A Sculptural Cabin in Remote Norway Doubles as a Sledding Hill

The clever design draws inspiration from iconic snowbound cabins, creating usable sledding slopes for guests to enjoy

A Sculptural Cabin in Remote Norway Doubles as a Sledding Hill


Field Mag


Rasmus Norlander

Courtesy of your highly caffeinated and ever thankful editorial team at FM HQ

Just over two hours north of Oslo lies the unassuming town of Lillehammer, Norway. And somewhere beyond the city limits lies Cabin Vindheim, a striking adaptation of the classic alpine cabin. Design by freshly founded architecture firm Vardehaugen and erected in 2015, the cabin’s unique design was directly inspired by the timeless image of snowbound cabin’s buried so deep in snow that only their peaked roofs stand above the snow.

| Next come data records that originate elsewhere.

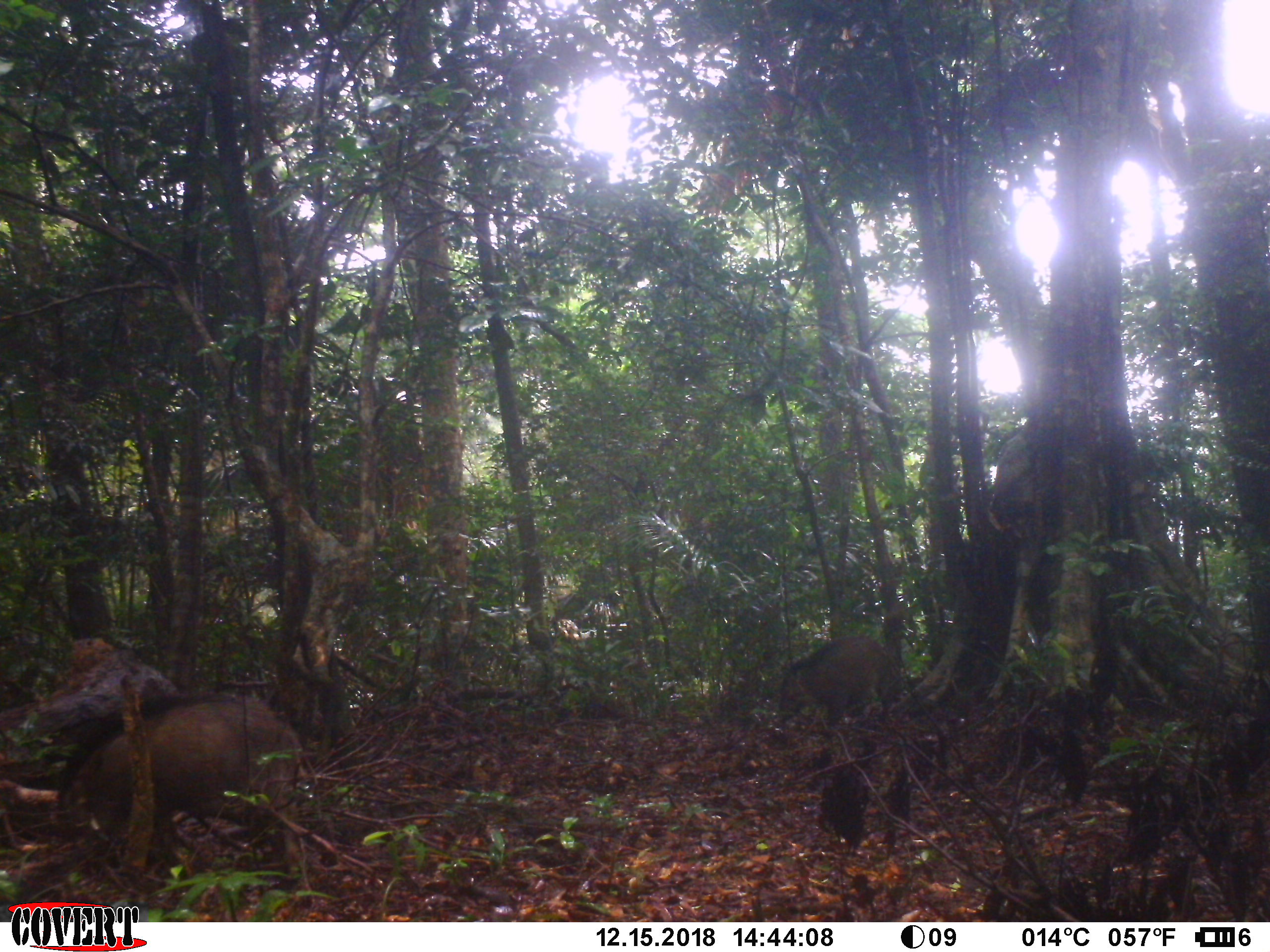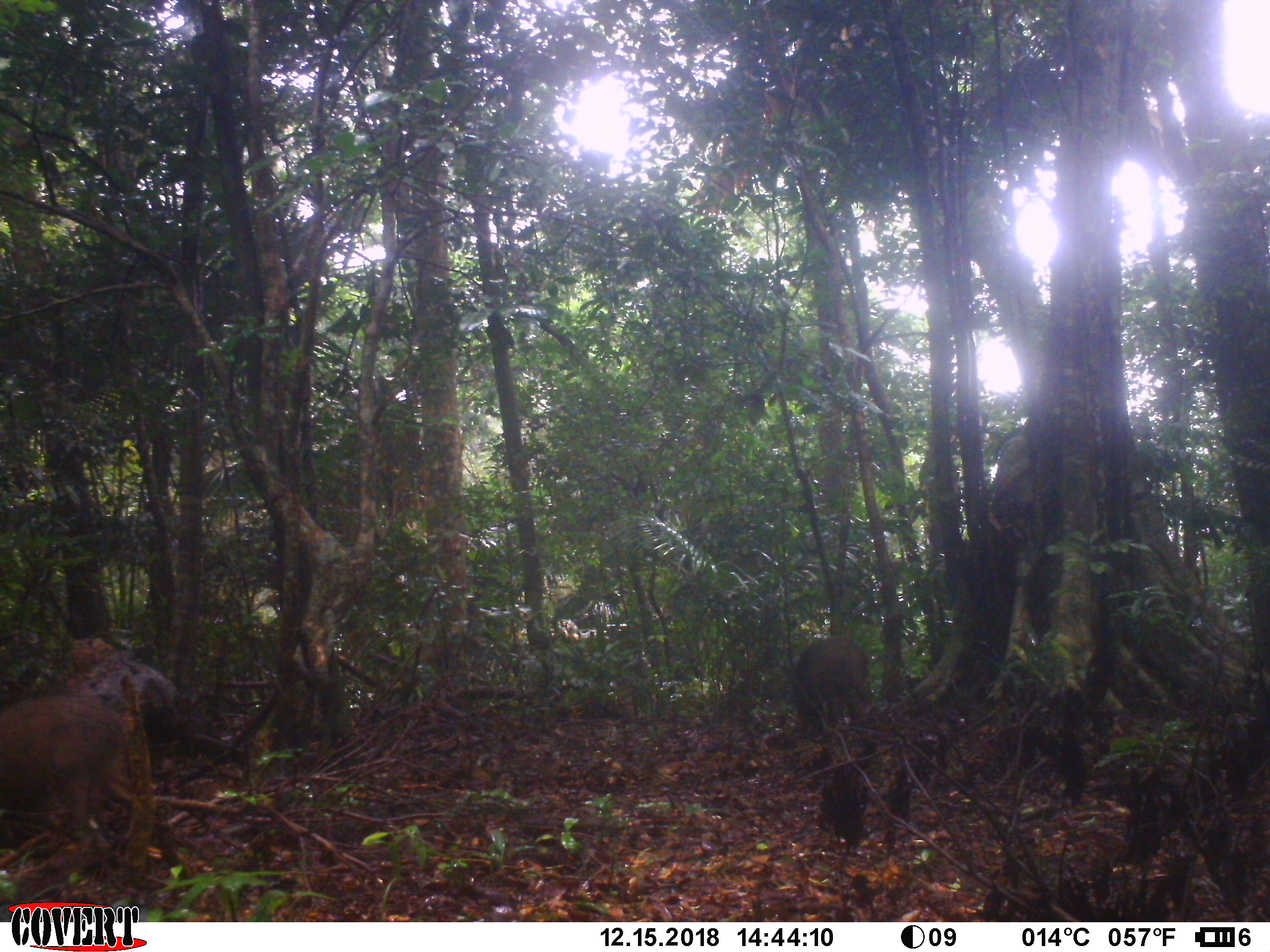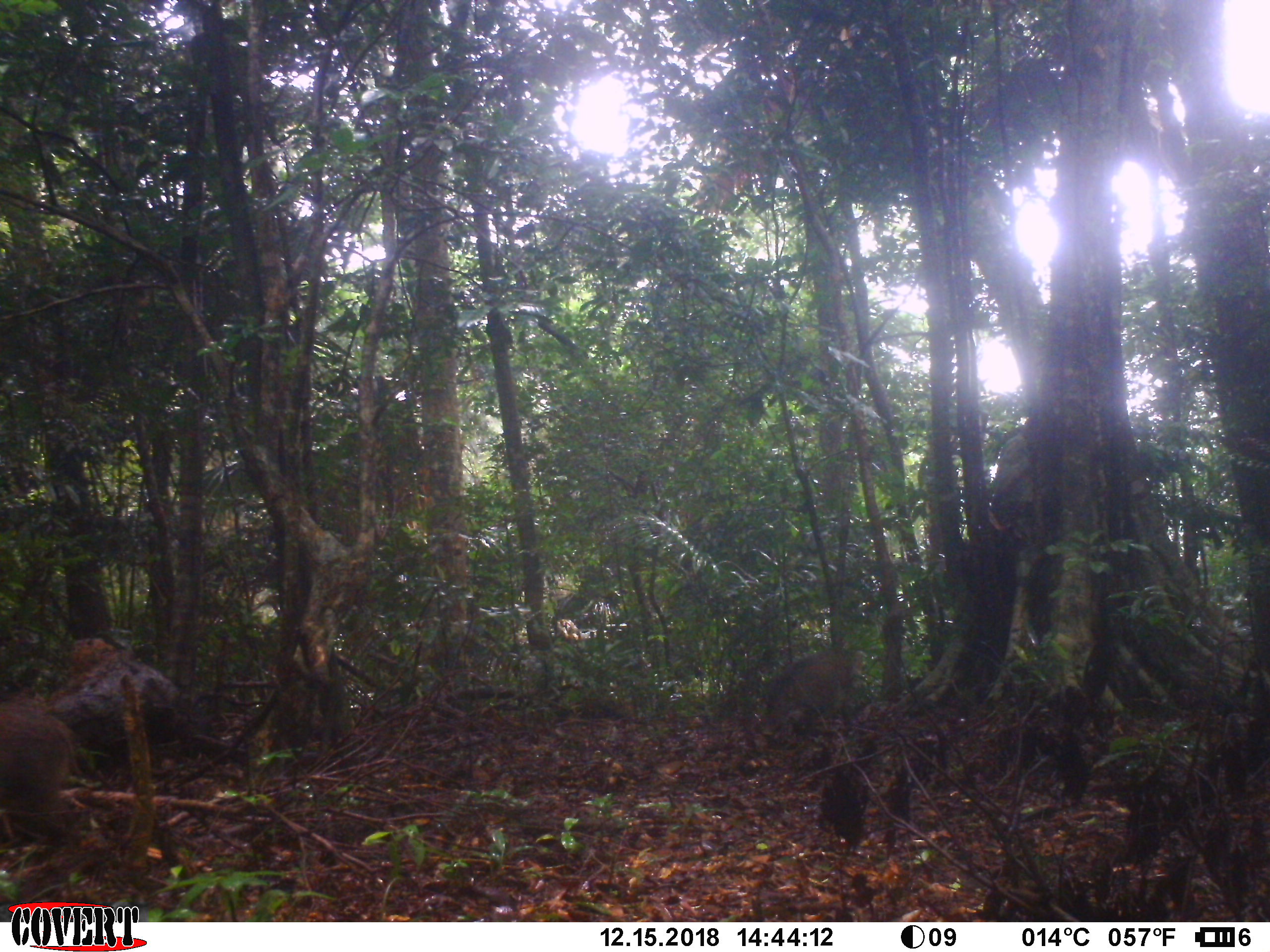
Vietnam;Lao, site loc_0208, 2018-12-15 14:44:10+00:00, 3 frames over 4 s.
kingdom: Animalia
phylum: Chordata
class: Mammalia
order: Artiodactyla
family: Suidae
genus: Sus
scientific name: Sus scrofa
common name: eurasian wild pig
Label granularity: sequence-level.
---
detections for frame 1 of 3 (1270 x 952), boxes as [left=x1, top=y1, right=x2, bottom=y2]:
eurasian wild pig: [left=49, top=688, right=339, bottom=891]; [left=771, top=633, right=902, bottom=733]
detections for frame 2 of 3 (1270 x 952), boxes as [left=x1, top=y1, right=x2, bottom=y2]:
eurasian wild pig: [left=0, top=690, right=180, bottom=867]; [left=789, top=634, right=873, bottom=730]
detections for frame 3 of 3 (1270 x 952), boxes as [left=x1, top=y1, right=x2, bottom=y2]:
eurasian wild pig: [left=0, top=701, right=83, bottom=849]; [left=756, top=648, right=853, bottom=749]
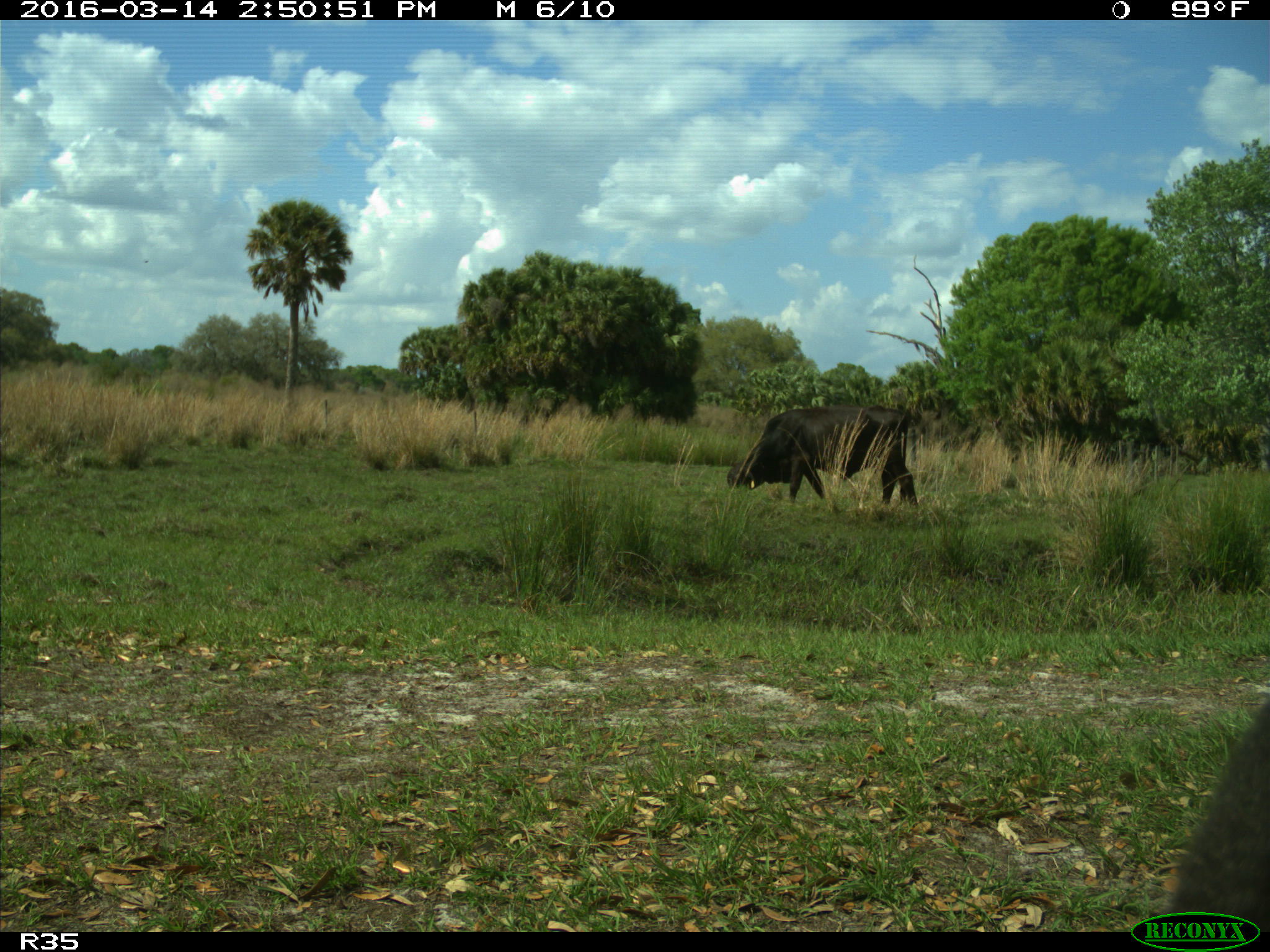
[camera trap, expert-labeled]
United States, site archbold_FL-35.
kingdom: Animalia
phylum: Chordata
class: Mammalia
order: Artiodactyla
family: Bovidae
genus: Bos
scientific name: Bos taurus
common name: domestic cow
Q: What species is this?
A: Bos taurus (domestic cow).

To achieve the desired effect the design team more or less formed Cabin Vindheim from a series of angled roofs that extend all the way to the ground. The elongated form allows the cabin’s modest floor plan (just under 600 sq ft.) to feel more spacious than one may imagine. Skylights also help. As do celebrated pieces of Scandinavian design from the likes of Alvar Aalto.


And with a minimal amount of snow the cabin is transformed from a small house into a living part of the winter landscape. With even more, it’s connection to the surrounding terrain grows even richer, allowing visitors to climb on the roof and even sled or ski down it if desired.

If the firm’s debut project is this special, we’d suggest keeping an eye on Vardehaugen.